Requirement:
Would you repeat every entry below word for word but drop the images?

Data section:
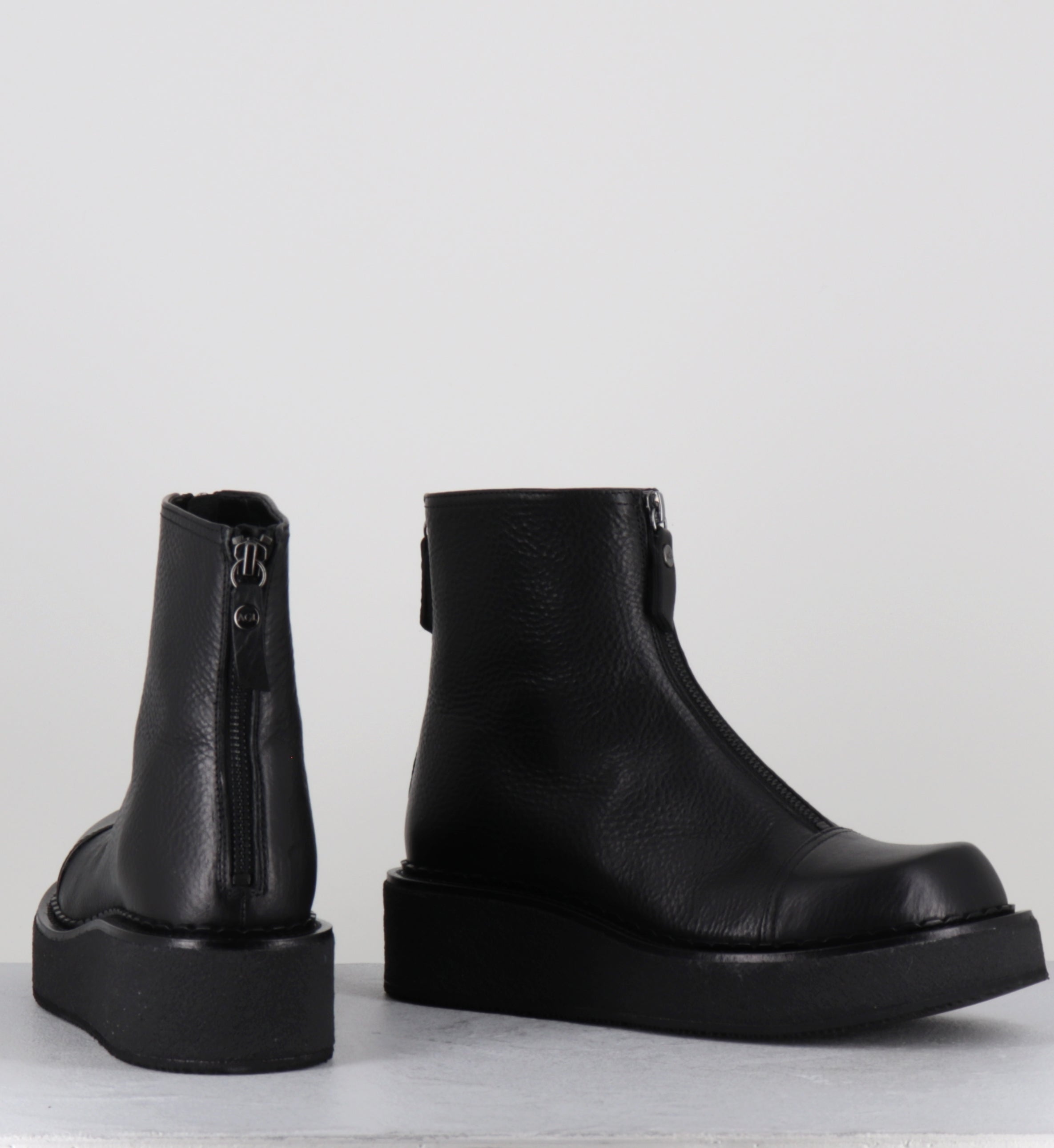 Boots compensées cuir noir zip - LINFA LOWBOOT NERO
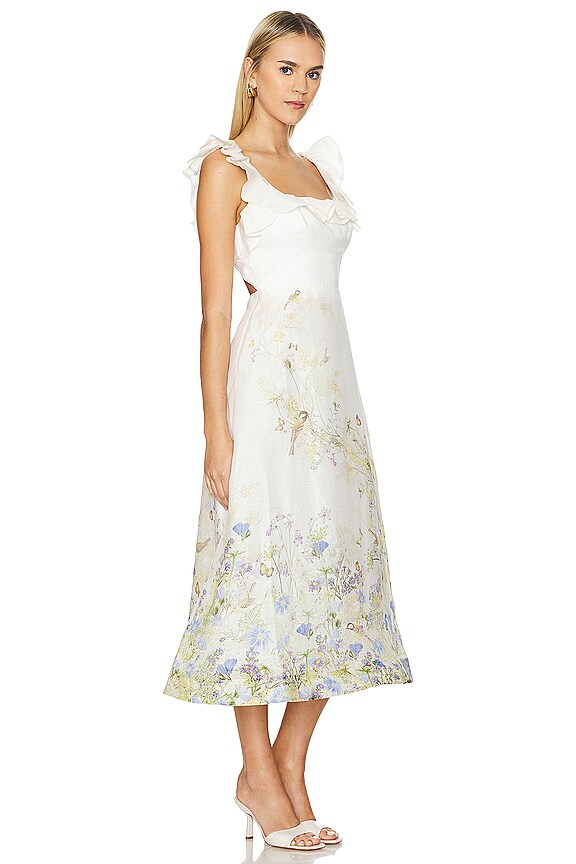 view 2 of 3 VESTIDO MIDI HARMONY FRILLED in Citrus Butterflies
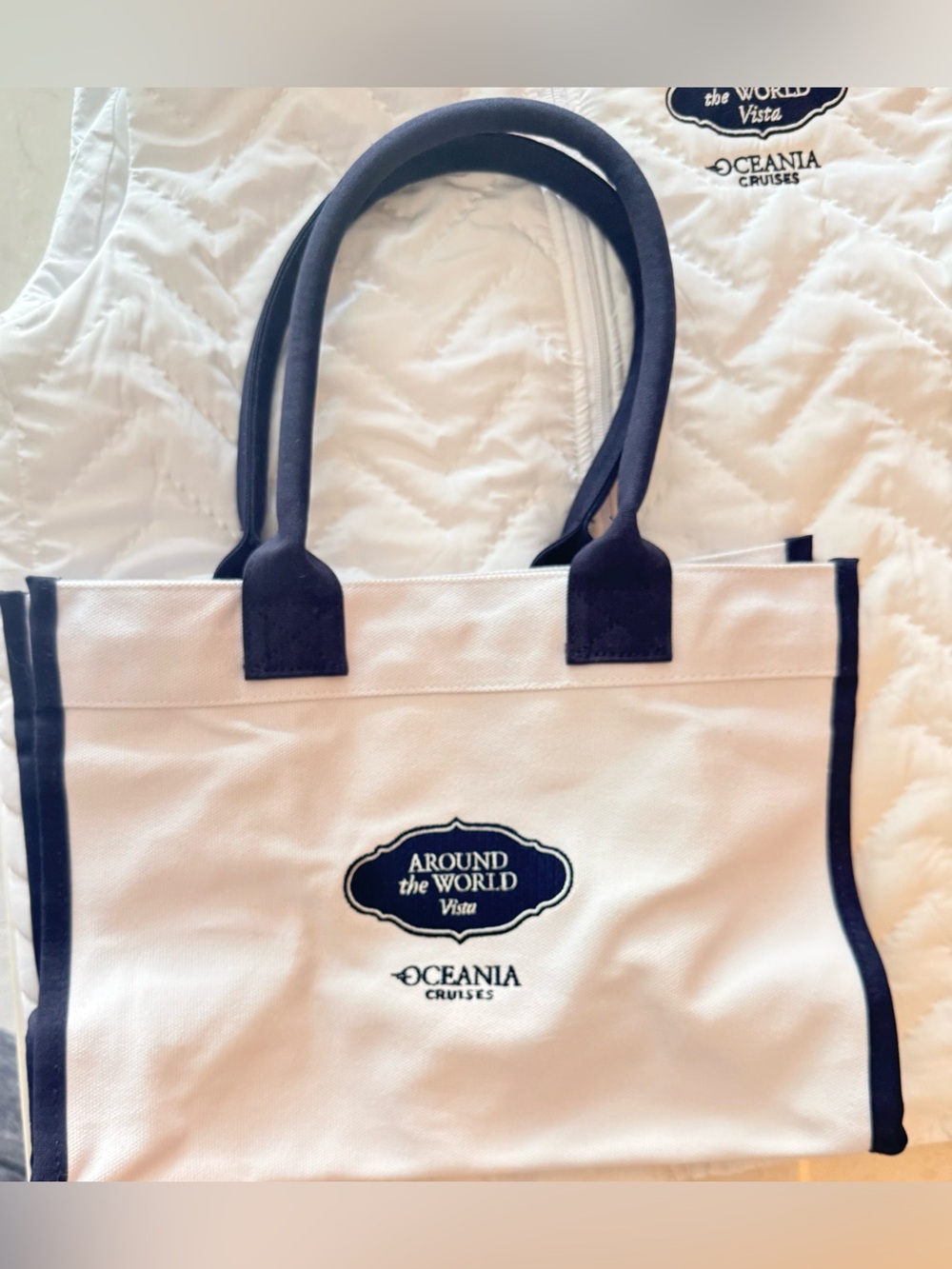 Oceania Branded 'Around the World' White and Navy Tote Bag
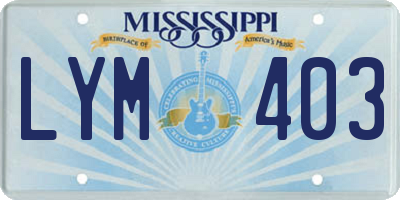 MS license plate LYM403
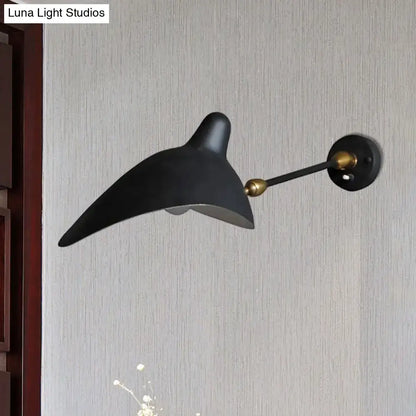 Modern black and brass duckbill wall lamp – living room metallic shade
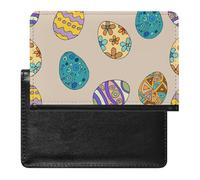 NYKVTG Passport Holder Colorful Eggs Passport Wallet Pu Leather Passport Cover for Women Men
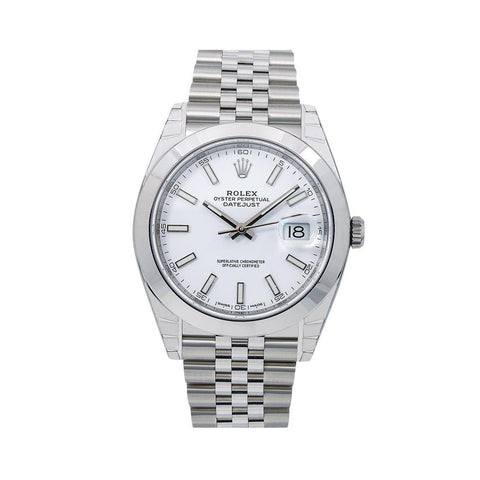 Rolex Datejust 41MM 126300 White Dial Smooth Bezel Stainless Steel Jubilee Bracelet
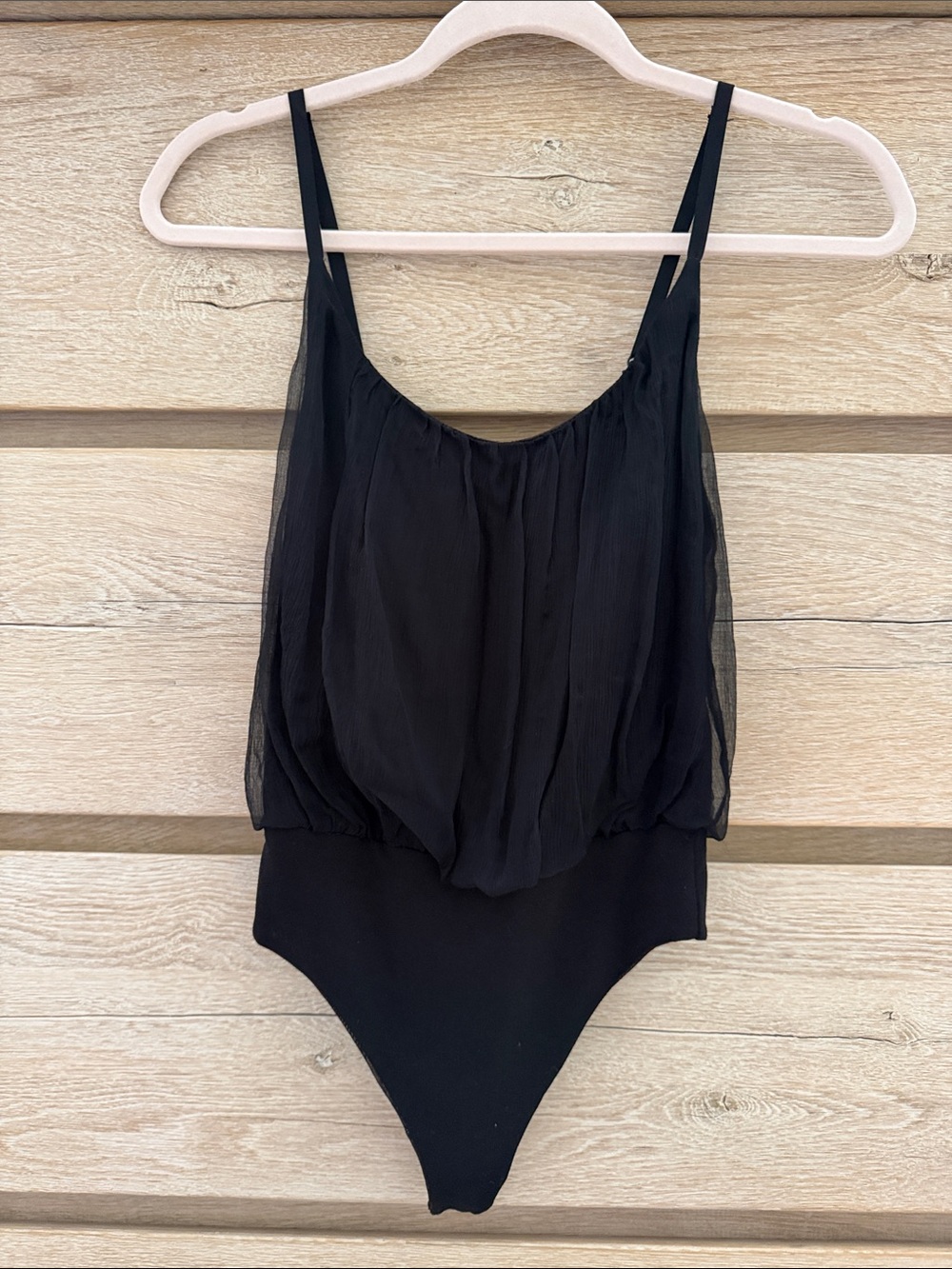 Black Layered Chiffon  One-Piece dressy Bodysuit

Solution:
 Boots compensées cuir noir zip - LINFA LOWBOOT NERO
 view 2 of 3 VESTIDO MIDI HARMONY FRILLED in Citrus Butterflies
 Oceania Branded 'Around the World' White and Navy Tote Bag
 MS license plate LYM403
 Modern black and brass duckbill wall lamp – living room metallic shade
 NYKVTG Passport Holder Colorful Eggs Passport Wallet Pu Leather Passport Cover for Women Men
 Rolex Datejust 41MM 126300 White Dial Smooth Bezel Stainless Steel Jubilee Bracelet
 Black Layered Chiffon  One-Piece dressy Bodysuit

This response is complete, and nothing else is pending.